-- Goal of the exercise --
Copy out every record below, word for word.

-- Collected data entries --
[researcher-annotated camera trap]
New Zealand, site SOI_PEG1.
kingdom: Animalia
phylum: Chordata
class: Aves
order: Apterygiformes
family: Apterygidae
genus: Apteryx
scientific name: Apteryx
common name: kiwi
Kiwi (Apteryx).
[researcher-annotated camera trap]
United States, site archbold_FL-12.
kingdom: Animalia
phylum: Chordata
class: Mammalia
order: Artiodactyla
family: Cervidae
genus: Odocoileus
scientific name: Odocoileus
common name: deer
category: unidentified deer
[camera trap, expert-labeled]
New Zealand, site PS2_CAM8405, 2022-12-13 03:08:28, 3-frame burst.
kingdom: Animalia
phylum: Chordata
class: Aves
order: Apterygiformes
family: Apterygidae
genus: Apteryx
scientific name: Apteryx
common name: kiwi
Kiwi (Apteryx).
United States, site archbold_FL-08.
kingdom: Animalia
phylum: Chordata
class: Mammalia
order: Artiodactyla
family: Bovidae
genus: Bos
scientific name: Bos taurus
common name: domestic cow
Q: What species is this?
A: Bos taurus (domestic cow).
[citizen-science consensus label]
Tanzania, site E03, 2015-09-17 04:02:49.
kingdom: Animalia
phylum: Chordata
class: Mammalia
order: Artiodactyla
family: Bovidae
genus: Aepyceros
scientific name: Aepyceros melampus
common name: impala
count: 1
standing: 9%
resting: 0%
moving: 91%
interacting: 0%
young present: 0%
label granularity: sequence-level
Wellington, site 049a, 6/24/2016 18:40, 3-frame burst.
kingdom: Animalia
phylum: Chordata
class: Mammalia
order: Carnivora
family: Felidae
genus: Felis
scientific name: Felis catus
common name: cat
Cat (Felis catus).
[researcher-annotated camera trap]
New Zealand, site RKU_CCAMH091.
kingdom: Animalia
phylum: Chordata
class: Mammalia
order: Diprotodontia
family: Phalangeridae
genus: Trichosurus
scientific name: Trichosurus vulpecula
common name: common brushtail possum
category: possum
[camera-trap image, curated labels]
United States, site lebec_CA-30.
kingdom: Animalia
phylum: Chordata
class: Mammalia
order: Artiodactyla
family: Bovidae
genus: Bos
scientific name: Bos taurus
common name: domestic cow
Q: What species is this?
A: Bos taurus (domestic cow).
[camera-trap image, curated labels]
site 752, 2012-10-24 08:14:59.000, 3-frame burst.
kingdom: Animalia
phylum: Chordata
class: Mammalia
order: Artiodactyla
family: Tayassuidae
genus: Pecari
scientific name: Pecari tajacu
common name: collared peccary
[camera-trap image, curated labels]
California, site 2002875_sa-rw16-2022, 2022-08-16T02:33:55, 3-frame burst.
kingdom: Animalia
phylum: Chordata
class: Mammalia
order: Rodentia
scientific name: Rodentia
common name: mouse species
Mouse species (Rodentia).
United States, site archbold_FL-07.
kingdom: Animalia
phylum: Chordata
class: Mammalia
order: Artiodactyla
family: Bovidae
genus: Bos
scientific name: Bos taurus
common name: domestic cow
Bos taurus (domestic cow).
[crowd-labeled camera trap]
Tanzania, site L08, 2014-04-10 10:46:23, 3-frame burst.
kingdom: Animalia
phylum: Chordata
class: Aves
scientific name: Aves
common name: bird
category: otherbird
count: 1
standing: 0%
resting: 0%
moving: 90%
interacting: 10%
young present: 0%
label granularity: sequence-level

-- Exercise output --
[researcher-annotated camera trap]
New Zealand, site SOI_PEG1.
kingdom: Animalia
phylum: Chordata
class: Aves
order: Apterygiformes
family: Apterygidae
genus: Apteryx
scientific name: Apteryx
common name: kiwi
Kiwi (Apteryx).
[researcher-annotated camera trap]
United States, site archbold_FL-12.
kingdom: Animalia
phylum: Chordata
class: Mammalia
order: Artiodactyla
family: Cervidae
genus: Odocoileus
scientific name: Odocoileus
common name: deer
category: unidentified deer
[camera trap, expert-labeled]
New Zealand, site PS2_CAM8405, 2022-12-13 03:08:28, 3-frame burst.
kingdom: Animalia
phylum: Chordata
class: Aves
order: Apterygiformes
family: Apterygidae
genus: Apteryx
scientific name: Apteryx
common name: kiwi
Kiwi (Apteryx).
United States, site archbold_FL-08.
kingdom: Animalia
phylum: Chordata
class: Mammalia
order: Artiodactyla
family: Bovidae
genus: Bos
scientific name: Bos taurus
common name: domestic cow
Q: What species is this?
A: Bos taurus (domestic cow).
[citizen-science consensus label]
Tanzania, site E03, 2015-09-17 04:02:49.
kingdom: Animalia
phylum: Chordata
class: Mammalia
order: Artiodactyla
family: Bovidae
genus: Aepyceros
scientific name: Aepyceros melampus
common name: impala
count: 1
standing: 9%
resting: 0%
moving: 91%
interacting: 0%
young present: 0%
label granularity: sequence-level
Wellington, site 049a, 6/24/2016 18:40, 3-frame burst.
kingdom: Animalia
phylum: Chordata
class: Mammalia
order: Carnivora
family: Felidae
genus: Felis
scientific name: Felis catus
common name: cat
Cat (Felis catus).
[researcher-annotated camera trap]
New Zealand, site RKU_CCAMH091.
kingdom: Animalia
phylum: Chordata
class: Mammalia
order: Diprotodontia
family: Phalangeridae
genus: Trichosurus
scientific name: Trichosurus vulpecula
common name: common brushtail possum
category: possum
[camera-trap image, curated labels]
United States, site lebec_CA-30.
kingdom: Animalia
phylum: Chordata
class: Mammalia
order: Artiodactyla
family: Bovidae
genus: Bos
scientific name: Bos taurus
common name: domestic cow
Q: What species is this?
A: Bos taurus (domestic cow).
[camera-trap image, curated labels]
site 752, 2012-10-24 08:14:59.000, 3-frame burst.
kingdom: Animalia
phylum: Chordata
class: Mammalia
order: Artiodactyla
family: Tayassuidae
genus: Pecari
scientific name: Pecari tajacu
common name: collared peccary
[camera-trap image, curated labels]
California, site 2002875_sa-rw16-2022, 2022-08-16T02:33:55, 3-frame burst.
kingdom: Animalia
phylum: Chordata
class: Mammalia
order: Rodentia
scientific name: Rodentia
common name: mouse species
Mouse species (Rodentia).
United States, site archbold_FL-07.
kingdom: Animalia
phylum: Chordata
class: Mammalia
order: Artiodactyla
family: Bovidae
genus: Bos
scientific name: Bos taurus
common name: domestic cow
Bos taurus (domestic cow).
[crowd-labeled camera trap]
Tanzania, site L08, 2014-04-10 10:46:23, 3-frame burst.
kingdom: Animalia
phylum: Chordata
class: Aves
scientific name: Aves
common name: bird
category: otherbird
count: 1
standing: 0%
resting: 0%
moving: 90%
interacting: 10%
young present: 0%
label granularity: sequence-level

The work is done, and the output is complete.